>> begin Extracted material

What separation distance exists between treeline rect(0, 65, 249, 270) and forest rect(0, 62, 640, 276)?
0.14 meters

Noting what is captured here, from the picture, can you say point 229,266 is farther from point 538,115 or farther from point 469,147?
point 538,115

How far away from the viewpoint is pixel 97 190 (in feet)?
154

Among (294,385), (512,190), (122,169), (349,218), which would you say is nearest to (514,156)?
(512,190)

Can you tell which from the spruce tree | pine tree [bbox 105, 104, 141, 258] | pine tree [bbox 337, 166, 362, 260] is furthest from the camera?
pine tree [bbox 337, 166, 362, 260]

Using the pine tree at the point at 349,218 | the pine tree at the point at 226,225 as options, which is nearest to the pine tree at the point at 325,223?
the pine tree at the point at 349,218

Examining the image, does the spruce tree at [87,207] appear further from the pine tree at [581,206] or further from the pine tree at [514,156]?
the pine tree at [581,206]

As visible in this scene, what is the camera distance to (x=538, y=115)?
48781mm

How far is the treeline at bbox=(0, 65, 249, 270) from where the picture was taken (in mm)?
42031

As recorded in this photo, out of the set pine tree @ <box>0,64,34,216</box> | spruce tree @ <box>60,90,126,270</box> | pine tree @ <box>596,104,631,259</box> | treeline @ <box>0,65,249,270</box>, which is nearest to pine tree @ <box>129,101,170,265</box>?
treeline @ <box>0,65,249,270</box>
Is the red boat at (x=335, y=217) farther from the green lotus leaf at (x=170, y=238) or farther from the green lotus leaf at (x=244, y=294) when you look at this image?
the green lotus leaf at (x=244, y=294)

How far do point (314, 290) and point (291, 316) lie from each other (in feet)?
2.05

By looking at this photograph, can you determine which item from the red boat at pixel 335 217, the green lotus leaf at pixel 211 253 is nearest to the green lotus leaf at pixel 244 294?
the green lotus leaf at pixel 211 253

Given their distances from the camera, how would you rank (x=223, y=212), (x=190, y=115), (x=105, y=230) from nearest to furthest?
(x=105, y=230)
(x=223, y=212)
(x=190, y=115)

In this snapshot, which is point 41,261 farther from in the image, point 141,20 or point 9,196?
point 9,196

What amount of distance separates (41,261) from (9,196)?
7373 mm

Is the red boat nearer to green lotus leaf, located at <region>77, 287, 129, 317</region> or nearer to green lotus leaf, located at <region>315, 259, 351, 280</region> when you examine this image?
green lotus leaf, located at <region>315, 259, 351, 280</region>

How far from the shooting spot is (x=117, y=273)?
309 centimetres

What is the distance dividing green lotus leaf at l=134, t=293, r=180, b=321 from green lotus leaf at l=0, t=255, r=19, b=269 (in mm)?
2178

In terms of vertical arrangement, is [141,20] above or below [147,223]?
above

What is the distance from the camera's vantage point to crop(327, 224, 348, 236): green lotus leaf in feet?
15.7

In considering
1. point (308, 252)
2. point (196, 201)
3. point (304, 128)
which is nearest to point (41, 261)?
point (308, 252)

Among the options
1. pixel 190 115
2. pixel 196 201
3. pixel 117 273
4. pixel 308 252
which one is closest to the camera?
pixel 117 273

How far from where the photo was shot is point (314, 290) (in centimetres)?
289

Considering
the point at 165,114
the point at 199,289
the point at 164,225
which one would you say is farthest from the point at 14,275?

>> end Extracted material

▸ **Problem**
Please copy each line of the items above that contains the word "when".

▸ **Correct answer**
Is the red boat at (x=335, y=217) farther from the green lotus leaf at (x=170, y=238) or farther from the green lotus leaf at (x=244, y=294) when you look at this image?
Is the red boat nearer to green lotus leaf, located at <region>77, 287, 129, 317</region> or nearer to green lotus leaf, located at <region>315, 259, 351, 280</region> when you examine this image?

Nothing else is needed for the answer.